= Diocese of Aleria =

Roman Catholic titular see

The Diocese of Aleria (Latin Dioecesis Aleriensis) is, since 2002, a titular see of the Catholic Church. It was formerly a diocese of the Latin Church in the center of the eastern coast of the island of Corsica in the Department of Haute-Corse. The town of Aleria was subject to repeated raids by Arab fleets in the eighth and ninth centuries, and, eventually, abandoned. The bishop moved to a secure stronghold to the north. From at least the eleventh century, the diocese was a suffragan of the metropolitan archdiocese of Pisa. The diocese was suppressed by the Civil Constitution of the Clergy in 1790, and was not revived by the Concordat of 1801 between the French Consulate and the Papacy.

==History==
There is evidence that Corsica was being converted to Christianity in the late 6th century. Pope Gregory I wrote in 597 to Bishop Peter of Aleria to recover lapsed converts and to convert more pagans from the worship of trees and sacred stones (menhir). He sent him money for baptismal robes. In 601, however, Aleria was without a bishop. Gregory had sent a certain Bishop Leo as Apostolic Visitor to deal with the situation in Corsica, where there had been no bishop for some time. Pope Gregory addresses Leo as episcopus in Corsica, bishop in Corsica, not bishop of Corsica, and authorizes him to perform ordinations of priests and deacons. While Leo was still in Corsica, Pope Gregory sent a second bishop, Martinus to join in the Visitation.

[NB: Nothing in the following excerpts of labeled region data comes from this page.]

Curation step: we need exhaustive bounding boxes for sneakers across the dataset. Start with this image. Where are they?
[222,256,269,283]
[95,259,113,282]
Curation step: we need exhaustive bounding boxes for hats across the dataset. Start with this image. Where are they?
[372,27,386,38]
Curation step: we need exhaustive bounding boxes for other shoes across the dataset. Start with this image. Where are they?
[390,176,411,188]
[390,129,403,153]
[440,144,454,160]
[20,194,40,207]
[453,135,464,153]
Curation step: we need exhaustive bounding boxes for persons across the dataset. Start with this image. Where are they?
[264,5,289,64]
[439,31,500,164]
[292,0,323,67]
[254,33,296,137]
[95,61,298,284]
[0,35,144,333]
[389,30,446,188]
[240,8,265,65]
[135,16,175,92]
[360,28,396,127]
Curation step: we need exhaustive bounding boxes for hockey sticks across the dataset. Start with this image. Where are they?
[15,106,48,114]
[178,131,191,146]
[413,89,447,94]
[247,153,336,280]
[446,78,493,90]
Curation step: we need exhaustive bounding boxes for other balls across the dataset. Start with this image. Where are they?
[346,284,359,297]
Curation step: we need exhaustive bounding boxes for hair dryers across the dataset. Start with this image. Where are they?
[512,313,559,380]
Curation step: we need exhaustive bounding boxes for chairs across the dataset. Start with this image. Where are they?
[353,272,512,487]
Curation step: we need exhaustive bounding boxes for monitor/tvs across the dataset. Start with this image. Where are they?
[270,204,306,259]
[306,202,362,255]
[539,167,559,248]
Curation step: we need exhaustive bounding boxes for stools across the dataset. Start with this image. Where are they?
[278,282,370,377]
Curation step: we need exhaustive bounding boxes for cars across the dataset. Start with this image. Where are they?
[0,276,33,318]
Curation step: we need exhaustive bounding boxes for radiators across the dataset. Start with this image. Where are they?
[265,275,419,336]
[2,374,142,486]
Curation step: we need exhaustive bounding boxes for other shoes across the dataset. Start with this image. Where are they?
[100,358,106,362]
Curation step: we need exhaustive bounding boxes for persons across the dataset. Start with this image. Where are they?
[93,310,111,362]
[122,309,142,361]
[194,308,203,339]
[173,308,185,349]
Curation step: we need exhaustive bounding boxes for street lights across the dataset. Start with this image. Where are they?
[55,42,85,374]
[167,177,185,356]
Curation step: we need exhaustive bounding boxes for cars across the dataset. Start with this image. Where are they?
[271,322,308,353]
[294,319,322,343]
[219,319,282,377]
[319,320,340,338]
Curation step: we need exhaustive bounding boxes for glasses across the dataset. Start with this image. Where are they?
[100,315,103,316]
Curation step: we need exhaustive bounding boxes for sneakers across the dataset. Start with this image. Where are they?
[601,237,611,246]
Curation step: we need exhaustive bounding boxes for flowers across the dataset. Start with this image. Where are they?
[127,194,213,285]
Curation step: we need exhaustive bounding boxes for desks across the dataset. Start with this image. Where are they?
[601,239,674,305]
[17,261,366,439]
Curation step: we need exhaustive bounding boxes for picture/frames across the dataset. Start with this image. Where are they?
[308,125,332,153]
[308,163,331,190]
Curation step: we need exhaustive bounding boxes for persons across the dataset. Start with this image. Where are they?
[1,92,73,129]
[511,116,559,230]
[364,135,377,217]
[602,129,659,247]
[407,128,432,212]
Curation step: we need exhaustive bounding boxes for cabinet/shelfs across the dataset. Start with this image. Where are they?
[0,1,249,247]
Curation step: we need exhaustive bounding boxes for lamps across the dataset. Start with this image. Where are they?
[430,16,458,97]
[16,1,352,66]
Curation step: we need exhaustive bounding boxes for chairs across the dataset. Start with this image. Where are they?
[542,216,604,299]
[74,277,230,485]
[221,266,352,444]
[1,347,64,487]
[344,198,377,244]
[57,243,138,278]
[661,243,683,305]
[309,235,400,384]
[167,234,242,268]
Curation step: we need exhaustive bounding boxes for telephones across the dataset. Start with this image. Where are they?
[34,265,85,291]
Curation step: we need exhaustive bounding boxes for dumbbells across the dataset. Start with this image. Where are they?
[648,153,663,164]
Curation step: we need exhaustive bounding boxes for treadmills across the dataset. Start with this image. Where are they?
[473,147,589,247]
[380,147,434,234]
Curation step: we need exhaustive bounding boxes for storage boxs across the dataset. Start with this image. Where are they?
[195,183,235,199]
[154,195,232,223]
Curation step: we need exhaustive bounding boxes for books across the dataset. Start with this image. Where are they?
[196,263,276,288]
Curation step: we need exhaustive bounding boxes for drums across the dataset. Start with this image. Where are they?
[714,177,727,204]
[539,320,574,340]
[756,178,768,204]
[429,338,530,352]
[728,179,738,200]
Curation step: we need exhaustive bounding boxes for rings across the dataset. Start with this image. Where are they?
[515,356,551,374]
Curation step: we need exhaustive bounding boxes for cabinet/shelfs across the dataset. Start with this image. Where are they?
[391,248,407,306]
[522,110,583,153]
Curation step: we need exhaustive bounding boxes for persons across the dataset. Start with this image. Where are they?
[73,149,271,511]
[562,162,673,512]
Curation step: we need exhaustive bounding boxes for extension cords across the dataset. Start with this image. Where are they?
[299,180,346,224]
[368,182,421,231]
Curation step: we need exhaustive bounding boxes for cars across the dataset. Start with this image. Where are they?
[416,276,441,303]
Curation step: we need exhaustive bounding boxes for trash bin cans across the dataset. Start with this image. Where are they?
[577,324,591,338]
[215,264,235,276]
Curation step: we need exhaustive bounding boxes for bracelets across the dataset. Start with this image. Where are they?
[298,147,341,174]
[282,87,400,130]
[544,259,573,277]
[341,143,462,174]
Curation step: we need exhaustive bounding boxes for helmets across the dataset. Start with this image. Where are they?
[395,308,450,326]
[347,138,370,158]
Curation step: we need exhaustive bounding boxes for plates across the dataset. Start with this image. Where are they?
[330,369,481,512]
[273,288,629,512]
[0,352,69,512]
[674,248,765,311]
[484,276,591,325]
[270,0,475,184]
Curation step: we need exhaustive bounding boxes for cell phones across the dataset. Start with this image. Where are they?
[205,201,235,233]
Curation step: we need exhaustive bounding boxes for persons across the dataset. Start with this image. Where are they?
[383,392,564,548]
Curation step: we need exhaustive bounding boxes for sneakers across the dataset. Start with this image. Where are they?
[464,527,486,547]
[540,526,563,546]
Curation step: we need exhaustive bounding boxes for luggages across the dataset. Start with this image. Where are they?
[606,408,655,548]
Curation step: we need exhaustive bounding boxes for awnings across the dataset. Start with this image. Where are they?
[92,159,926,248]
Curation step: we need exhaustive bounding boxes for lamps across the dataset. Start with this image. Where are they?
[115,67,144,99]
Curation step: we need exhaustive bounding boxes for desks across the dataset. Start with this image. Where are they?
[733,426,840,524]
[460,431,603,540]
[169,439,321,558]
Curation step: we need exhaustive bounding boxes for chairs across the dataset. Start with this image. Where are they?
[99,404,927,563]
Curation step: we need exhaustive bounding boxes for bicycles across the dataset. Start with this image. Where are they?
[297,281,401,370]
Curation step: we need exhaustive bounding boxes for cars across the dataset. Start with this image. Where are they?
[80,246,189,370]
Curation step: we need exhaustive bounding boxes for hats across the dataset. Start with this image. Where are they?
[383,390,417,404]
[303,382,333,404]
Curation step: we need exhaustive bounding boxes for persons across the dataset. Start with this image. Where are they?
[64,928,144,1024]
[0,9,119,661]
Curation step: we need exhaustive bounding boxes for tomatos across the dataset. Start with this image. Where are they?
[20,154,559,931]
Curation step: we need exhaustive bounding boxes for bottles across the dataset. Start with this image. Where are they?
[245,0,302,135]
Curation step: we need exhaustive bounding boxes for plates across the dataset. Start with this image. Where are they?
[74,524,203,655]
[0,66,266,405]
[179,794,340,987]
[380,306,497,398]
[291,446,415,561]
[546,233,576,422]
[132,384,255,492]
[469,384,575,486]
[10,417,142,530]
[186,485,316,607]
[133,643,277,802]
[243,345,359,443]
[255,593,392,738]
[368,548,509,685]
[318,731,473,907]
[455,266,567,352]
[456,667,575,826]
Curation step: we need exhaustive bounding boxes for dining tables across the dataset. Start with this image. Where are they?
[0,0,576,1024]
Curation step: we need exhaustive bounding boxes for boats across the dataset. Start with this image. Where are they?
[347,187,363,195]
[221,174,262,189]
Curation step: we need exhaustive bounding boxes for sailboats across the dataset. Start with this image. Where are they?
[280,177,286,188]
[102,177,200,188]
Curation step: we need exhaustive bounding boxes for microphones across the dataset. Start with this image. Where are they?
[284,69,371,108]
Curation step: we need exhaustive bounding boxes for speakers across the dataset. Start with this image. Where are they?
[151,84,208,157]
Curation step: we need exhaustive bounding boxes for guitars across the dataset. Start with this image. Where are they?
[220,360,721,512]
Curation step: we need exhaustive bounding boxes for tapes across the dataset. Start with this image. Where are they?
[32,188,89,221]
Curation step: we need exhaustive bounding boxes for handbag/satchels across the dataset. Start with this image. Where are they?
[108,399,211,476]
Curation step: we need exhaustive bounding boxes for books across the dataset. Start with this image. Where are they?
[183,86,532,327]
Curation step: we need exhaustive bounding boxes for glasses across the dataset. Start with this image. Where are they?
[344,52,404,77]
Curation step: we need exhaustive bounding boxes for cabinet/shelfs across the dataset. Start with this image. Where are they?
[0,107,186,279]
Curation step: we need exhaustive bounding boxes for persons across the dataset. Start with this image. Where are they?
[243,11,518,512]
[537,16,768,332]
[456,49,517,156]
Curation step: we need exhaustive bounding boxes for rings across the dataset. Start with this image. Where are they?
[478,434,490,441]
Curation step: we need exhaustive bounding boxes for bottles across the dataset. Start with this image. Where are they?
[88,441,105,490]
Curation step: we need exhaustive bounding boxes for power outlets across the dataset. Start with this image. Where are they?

With the Arab invasions, the town of Aleria was destroyed and abandoned. The bishop and cathedral retreated to the hillside town of Cervione, above the beach of Campoloro, some 25 km north of Aleria. In 846, Adelbert the tutor Corsicanae insulae informed Pope Sergius II that a force of 11,000 Saracens, with 73 ships and 500 cavalry, had come. Pope Leo IV (849–855) allowed the people of Corsica, who were fleeing from the Saracens, to settle in the town of Porto

By the time of Pope Alexander II (1061–1073) there were several bishops functioning in Corsica again. In 1077, Pope Gregory VII (1073–1085) entrusted the dioceses of the island to the Bishop of Pisa as his Vicar. The Pope expresses happiness that the people of Corsica, after having for such a long time been subjected to the justice of the invaders, wish to return to the justice of the Holy Roman Church.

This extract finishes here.